**Listed entries:**
══════════════════════════════

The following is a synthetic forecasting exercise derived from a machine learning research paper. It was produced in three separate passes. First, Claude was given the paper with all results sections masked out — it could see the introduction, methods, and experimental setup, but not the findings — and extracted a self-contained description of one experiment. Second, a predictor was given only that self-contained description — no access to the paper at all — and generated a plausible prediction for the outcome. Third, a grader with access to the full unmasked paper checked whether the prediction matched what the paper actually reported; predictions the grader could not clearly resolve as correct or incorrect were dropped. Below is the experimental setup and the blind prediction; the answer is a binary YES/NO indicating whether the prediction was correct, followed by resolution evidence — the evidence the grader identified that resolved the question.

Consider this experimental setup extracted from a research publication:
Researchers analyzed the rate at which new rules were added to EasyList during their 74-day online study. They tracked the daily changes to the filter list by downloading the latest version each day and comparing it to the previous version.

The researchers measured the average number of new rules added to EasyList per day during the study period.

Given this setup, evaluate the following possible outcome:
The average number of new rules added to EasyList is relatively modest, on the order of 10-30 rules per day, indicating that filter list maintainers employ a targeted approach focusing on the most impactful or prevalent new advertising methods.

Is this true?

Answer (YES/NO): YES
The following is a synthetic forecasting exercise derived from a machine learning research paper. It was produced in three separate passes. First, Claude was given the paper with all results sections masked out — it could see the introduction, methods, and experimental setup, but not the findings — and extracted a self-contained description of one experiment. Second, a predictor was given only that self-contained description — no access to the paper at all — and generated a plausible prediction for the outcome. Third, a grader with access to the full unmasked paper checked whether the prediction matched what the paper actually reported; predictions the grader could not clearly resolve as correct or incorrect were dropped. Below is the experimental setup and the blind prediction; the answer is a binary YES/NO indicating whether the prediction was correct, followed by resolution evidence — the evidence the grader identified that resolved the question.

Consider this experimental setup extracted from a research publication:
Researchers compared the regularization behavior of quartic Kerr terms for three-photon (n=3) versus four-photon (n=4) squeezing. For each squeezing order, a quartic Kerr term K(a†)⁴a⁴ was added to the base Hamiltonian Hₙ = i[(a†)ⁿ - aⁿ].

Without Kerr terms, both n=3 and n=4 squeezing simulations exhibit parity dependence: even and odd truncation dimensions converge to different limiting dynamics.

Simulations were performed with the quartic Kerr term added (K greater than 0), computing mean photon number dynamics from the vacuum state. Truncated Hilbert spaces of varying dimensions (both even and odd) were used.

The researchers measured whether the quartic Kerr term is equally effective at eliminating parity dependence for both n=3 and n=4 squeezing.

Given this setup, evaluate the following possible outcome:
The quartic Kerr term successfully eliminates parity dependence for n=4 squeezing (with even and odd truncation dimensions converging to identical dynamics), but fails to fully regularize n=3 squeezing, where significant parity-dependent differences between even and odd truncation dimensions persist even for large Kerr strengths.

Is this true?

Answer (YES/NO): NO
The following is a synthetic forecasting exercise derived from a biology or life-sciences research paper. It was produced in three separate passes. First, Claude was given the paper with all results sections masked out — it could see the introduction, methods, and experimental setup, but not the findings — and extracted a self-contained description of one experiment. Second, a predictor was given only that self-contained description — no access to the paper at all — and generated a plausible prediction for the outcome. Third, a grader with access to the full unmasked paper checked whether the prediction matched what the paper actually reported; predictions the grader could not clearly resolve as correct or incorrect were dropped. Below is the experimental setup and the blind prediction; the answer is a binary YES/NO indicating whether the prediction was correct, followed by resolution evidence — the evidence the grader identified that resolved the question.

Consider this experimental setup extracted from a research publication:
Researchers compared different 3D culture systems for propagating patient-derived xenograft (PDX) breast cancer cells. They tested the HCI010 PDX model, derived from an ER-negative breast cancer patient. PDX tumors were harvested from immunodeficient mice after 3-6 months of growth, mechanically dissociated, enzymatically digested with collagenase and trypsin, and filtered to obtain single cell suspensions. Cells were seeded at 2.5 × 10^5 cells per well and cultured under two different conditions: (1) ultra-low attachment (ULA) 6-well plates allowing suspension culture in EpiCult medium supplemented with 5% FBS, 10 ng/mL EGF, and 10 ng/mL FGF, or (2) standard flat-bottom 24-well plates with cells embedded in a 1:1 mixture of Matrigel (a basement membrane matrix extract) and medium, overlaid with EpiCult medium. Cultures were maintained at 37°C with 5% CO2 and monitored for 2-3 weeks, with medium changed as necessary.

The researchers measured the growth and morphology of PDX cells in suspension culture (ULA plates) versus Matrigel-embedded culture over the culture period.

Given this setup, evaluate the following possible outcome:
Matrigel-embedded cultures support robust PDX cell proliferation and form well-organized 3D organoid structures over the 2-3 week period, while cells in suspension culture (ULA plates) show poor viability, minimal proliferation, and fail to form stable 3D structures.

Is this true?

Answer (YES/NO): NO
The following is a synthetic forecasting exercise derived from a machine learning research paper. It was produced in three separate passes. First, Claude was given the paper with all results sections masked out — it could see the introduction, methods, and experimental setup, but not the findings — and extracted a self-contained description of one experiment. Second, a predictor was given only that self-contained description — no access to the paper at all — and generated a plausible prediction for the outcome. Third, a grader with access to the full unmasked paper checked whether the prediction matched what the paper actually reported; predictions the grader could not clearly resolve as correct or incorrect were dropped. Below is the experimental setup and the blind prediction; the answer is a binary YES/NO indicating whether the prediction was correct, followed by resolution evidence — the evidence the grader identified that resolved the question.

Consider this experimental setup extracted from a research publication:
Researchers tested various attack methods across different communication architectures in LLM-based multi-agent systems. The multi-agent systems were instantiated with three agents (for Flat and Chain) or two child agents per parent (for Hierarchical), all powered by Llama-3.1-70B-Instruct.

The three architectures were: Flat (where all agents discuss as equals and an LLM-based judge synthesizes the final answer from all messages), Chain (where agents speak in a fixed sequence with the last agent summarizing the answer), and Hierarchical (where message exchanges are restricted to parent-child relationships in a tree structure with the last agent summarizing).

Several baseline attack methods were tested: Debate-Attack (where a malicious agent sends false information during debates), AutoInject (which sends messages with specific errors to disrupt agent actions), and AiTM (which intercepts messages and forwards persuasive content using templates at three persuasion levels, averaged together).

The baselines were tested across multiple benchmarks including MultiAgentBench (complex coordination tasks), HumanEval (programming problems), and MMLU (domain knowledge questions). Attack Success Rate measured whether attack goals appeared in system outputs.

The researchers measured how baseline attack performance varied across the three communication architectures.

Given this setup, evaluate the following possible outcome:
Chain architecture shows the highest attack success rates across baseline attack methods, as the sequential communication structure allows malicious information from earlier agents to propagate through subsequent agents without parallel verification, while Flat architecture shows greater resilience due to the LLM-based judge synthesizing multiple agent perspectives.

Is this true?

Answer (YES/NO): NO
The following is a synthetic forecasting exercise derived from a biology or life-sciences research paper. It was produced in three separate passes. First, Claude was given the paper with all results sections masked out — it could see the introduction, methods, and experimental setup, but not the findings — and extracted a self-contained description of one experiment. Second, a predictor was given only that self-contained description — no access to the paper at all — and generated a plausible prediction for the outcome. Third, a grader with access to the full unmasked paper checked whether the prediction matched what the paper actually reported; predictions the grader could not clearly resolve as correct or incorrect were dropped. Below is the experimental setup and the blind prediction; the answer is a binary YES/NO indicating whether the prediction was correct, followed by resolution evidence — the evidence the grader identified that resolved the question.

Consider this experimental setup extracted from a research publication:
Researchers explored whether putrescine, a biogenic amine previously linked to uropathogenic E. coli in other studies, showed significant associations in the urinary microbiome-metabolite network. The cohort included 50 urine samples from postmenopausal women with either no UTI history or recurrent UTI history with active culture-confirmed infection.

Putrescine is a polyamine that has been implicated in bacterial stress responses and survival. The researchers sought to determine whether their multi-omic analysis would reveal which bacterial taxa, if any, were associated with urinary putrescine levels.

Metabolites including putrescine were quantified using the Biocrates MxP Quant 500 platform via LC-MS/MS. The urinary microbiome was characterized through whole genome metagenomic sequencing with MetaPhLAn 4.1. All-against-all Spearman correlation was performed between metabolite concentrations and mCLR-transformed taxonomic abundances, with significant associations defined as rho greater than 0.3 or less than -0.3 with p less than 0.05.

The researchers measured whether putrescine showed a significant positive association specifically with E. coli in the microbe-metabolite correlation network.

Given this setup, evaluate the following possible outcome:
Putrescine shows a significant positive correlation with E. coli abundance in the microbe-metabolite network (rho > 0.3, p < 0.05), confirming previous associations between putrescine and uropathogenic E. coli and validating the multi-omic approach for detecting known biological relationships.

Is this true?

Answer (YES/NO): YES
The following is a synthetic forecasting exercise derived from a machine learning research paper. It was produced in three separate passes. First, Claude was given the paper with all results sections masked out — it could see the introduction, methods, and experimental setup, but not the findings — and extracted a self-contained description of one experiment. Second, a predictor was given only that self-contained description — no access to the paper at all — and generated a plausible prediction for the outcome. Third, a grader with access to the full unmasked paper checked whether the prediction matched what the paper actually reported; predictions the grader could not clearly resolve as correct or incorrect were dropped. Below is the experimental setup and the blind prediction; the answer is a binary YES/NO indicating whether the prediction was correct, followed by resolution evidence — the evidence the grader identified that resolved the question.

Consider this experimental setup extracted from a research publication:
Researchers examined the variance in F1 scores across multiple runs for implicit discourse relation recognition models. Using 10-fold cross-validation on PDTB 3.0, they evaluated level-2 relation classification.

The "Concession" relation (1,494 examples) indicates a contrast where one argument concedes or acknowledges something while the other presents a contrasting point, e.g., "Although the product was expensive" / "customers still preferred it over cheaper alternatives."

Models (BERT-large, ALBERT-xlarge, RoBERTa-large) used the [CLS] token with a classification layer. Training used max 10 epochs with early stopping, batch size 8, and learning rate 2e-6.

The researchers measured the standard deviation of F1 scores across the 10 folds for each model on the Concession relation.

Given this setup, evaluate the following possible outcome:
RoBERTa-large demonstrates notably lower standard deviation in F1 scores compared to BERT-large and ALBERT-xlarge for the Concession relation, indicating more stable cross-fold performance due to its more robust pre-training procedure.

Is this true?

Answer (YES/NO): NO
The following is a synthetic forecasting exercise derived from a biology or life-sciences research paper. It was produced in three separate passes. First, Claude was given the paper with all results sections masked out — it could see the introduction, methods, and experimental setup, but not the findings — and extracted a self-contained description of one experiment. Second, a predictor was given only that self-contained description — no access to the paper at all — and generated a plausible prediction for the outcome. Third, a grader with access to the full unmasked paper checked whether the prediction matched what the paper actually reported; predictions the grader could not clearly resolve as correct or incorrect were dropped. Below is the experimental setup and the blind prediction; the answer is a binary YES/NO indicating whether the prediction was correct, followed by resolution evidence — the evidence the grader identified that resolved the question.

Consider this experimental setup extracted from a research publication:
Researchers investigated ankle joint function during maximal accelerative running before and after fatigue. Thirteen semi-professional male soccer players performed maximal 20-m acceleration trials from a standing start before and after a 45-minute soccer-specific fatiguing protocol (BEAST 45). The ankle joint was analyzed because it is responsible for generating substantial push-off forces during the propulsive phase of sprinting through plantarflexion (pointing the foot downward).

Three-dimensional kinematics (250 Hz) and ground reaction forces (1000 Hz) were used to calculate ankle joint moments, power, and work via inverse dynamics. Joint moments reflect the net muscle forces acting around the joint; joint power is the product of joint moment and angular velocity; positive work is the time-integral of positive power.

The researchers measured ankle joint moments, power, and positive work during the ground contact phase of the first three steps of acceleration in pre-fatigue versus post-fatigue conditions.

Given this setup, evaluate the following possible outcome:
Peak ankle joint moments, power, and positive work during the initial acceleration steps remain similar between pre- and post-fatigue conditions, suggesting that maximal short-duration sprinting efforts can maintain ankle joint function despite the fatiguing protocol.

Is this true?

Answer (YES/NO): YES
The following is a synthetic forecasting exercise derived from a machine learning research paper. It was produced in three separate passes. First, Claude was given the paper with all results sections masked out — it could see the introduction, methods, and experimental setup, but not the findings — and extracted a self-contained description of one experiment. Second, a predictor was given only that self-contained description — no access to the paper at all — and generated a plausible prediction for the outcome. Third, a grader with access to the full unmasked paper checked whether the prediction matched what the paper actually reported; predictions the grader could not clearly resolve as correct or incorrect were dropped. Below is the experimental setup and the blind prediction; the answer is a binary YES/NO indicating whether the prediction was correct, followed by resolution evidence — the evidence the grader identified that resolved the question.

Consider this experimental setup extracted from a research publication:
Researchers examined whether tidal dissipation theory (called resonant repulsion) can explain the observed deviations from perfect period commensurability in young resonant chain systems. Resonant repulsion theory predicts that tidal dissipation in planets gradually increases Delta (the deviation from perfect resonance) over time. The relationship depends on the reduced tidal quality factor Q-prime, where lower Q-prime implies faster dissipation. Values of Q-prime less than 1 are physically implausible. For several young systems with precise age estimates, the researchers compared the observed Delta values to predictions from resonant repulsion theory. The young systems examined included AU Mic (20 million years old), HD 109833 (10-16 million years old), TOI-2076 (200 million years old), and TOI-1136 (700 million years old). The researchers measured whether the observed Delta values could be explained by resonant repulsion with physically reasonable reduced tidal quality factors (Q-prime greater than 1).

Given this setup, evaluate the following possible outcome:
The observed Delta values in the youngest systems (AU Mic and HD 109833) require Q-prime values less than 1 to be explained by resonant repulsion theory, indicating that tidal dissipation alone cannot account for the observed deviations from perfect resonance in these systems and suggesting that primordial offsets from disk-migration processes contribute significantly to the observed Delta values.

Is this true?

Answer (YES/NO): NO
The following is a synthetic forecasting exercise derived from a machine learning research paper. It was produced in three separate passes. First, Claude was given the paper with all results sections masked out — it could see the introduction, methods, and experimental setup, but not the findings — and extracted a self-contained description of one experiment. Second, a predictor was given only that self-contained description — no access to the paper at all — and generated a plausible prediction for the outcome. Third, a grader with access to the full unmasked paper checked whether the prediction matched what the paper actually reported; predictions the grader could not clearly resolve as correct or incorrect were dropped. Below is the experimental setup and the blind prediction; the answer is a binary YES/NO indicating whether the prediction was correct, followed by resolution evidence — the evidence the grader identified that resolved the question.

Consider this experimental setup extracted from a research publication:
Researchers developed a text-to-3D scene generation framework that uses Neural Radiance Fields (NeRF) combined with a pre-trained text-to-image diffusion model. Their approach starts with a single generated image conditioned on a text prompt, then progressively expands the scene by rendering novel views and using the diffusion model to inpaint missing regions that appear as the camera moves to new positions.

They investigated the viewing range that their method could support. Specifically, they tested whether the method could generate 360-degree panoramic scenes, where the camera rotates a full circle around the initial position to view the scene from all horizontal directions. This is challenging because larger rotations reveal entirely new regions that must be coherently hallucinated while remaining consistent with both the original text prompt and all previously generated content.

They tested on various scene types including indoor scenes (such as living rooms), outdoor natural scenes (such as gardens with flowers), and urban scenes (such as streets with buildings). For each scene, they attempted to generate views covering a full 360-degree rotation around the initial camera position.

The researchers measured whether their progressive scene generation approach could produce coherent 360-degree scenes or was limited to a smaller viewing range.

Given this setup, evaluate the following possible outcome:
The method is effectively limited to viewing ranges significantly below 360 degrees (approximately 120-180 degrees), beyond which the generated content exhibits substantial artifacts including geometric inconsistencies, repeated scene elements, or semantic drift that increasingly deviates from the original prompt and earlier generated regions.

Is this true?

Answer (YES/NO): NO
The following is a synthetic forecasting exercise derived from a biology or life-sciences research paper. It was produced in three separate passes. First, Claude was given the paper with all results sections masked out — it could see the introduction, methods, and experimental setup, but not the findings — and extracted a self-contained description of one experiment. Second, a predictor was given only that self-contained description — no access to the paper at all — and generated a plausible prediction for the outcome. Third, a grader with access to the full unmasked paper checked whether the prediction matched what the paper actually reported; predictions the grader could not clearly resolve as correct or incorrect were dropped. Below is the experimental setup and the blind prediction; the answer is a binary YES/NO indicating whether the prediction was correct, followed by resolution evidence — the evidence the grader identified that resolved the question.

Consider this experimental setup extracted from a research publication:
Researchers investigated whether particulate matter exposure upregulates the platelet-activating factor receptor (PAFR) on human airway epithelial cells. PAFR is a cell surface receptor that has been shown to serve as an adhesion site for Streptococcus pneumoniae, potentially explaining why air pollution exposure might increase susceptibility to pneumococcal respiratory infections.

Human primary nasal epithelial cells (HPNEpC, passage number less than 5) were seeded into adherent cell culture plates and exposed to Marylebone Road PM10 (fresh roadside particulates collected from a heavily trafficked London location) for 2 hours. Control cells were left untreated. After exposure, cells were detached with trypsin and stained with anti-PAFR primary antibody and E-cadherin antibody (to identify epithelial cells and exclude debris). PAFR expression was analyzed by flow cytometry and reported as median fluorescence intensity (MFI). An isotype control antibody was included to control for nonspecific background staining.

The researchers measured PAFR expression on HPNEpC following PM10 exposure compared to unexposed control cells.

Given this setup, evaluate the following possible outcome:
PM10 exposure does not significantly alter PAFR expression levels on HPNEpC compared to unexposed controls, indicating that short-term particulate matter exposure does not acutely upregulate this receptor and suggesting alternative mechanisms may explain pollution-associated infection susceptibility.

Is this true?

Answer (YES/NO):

══════════════════════════════

In how many lines of the material does the string "suggesting" appear? Reply with the number only.

3